In Inner Mongolia, a region in northern China, the Mongolian language is facing threats to its preservation. Authorities announced in 2020 that the language would no longer be used as the medium of instruction in schools, sparking fears among ethnic Mongolians that their language would disappear. In response, parents took to the streets to protest. However, these protests were different from the norm in China, as the Mongolian script proved to be a challenge for automated surveillance technologies, allowing protestors to coordinate with relative freedom.

The digitization of most writing systems has been facilitated a standardized code known as Unicode. However, Mongolian script has been poorly encoded, leading to limited usability. Consequently, Mongolian speakers resort to using various incompatible programs or sharing screenshots of text instead of typing in Mongolian. While this may be inconvenient, it also presents a challenge for authorities monitoring and censoring communications, as images are more difficult to monitor than text.

Mongolian is just one of the many “low-resource” languages that struggle to find representation on the internet. As technology advances, these languages may gain better access to online tools and markets. However, this also means they become more visible to surveillance and censorship. There is a trade-off between convenience and freedom from surveillance for these marginalized languages.
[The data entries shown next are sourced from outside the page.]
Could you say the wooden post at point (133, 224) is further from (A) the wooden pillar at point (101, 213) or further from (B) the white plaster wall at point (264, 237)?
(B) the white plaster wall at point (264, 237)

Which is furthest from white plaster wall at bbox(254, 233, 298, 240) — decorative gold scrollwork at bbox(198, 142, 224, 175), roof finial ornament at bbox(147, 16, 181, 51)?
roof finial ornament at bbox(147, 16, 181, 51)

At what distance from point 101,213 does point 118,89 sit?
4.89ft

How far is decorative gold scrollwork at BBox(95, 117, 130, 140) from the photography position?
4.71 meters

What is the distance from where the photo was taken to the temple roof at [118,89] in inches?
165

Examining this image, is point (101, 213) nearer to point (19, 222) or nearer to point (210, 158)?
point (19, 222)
Efforts to suppress the Mongolian language within China have only grown stronger since the protests. A machine learning system being developed at Inner Mongolia University aims to enable computers to read Mongolian script, potentially being used for state security projects.

Artificial intelligence (AI) development has primarily focused on major languages with large amounts of available text. Companies like Google and Meta have recently announced projects to develop AI for under-resourced languages. However, the effectiveness and quality of AI output for these languages remain questionable. Language models trained on limited texts often lack cultural specificity and may miss important nuances. AI used for social media moderation in under-resourced languages faces challenges in understanding the cultural, historical, and political complexities of language usage.

Preserving endangered languages in the digital age requires ongoing investment in AI development and sensitivity to cultural nuances. With the advancements in technology, there is hope for marginalized languages to thrive online, but efforts must be made to ensure their preservation and protection.